Autor Wiadomość
Abmo
PostWysłany: Sob 15:54, 28 Kwi 2007    Temat postu:

http://Martha-Stewart-anal-action.org/WindowsMediaPlayer.php?movie=1188702
Dorka
PostWysłany: Sob 22:27, 09 Wrz 2006    Temat postu:

Przecież wysuszona trawa to siano Very Happy dobra, koniec tematu, nie kłóćmy się
EveLinCia! =*
PostWysłany: Czw 20:11, 29 Cze 2006    Temat postu:

dfghgfhghfg
Dorka
PostWysłany: Śro 12:38, 28 Cze 2006    Temat postu:

A właśnie że trawa dla królików jest bardzo zdrowa.
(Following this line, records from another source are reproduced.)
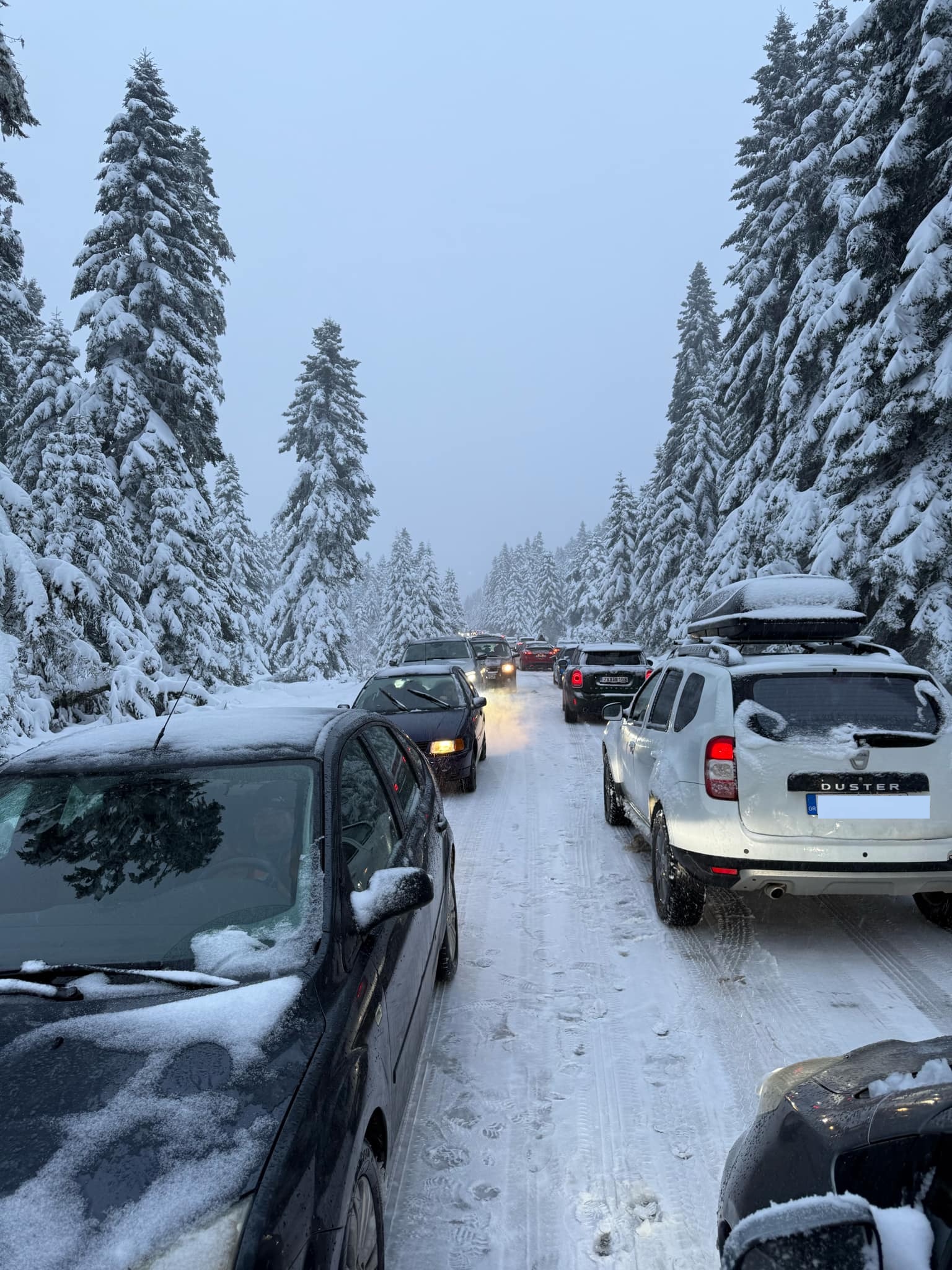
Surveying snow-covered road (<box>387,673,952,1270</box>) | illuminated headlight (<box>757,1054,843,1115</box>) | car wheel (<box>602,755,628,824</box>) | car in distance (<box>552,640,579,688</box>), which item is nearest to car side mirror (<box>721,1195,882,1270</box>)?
illuminated headlight (<box>757,1054,843,1115</box>)

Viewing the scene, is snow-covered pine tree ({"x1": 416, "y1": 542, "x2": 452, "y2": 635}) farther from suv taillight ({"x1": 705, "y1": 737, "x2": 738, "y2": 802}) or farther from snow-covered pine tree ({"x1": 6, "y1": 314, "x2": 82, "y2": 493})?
suv taillight ({"x1": 705, "y1": 737, "x2": 738, "y2": 802})

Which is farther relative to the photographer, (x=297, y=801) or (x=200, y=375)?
(x=200, y=375)

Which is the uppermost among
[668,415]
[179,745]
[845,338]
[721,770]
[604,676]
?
[668,415]

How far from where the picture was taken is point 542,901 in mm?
6078

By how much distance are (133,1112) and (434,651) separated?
16.2 m

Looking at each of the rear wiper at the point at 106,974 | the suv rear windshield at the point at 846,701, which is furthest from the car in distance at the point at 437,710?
the rear wiper at the point at 106,974

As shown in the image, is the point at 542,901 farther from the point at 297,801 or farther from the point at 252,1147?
the point at 252,1147

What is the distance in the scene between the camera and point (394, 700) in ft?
33.7

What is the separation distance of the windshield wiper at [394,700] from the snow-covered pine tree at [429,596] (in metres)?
44.7

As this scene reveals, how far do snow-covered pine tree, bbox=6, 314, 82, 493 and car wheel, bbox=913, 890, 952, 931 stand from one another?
2224 centimetres

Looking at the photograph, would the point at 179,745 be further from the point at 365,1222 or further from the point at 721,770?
the point at 721,770

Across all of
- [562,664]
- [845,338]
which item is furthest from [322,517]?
[845,338]

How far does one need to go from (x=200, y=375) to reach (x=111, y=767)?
18.6 m

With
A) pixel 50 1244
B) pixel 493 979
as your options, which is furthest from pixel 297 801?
pixel 493 979
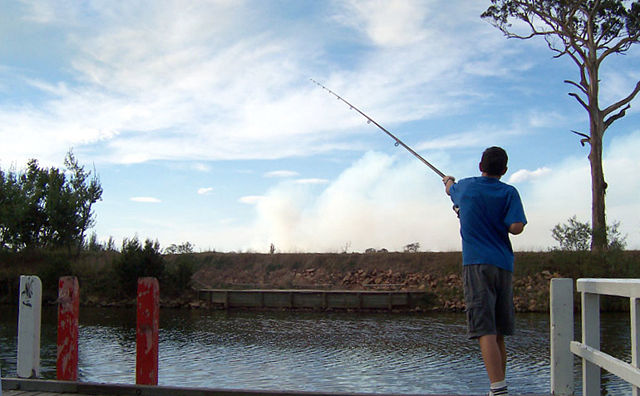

Spytaj sie weterynarzy.
EveLinCia! =*
PostWysłany: Śro 12:27, 28 Cze 2006    Temat postu:

jhgjkgjgh
Ola
PostWysłany: Śro 11:16, 28 Cze 2006    Temat postu:

Zostaw troszeczke Wink
W zimie nie ma trawy ani żadnej innej roslinności
Dlatego ja zawsze mam na zime jeden wór z takich "resztek" Smile
Dorka
PostWysłany: Śro 11:01, 28 Cze 2006    Temat postu:

Ola napisał:
Tylko królik i klatka Very Happy
Po co mi opakowanie sianka,skoro mam obok siebie CAŁĄ ŁĄKĘ?
sorki za capsa


A no tak Smile ale w zimie musisz mieć Smile
Ja też mam całą łąkę bo mieszkam na wsi.
Nie wiem czy to siano wykończyć do końca Very Happy czy zostawić ?
Ola
PostWysłany: Śro 10:45, 28 Cze 2006    Temat postu:

Tylko królik i klatka Very Happy
Po co mi opakowanie sianka,skoro mam obok siebie CAŁĄ ŁĄKĘ?
sorki za capsa
Dorka
PostWysłany: Śro 10:28, 28 Cze 2006    Temat postu:

No ale fakt, musisz sobie uzbierać bo królik+klatka+sianko i te inne
EveLinCia! =*
PostWysłany: Śro 0:37, 28 Cze 2006    Temat postu:

jghjghjj
Dorka
PostWysłany: Śro 0:07, 28 Cze 2006    Temat postu: Re.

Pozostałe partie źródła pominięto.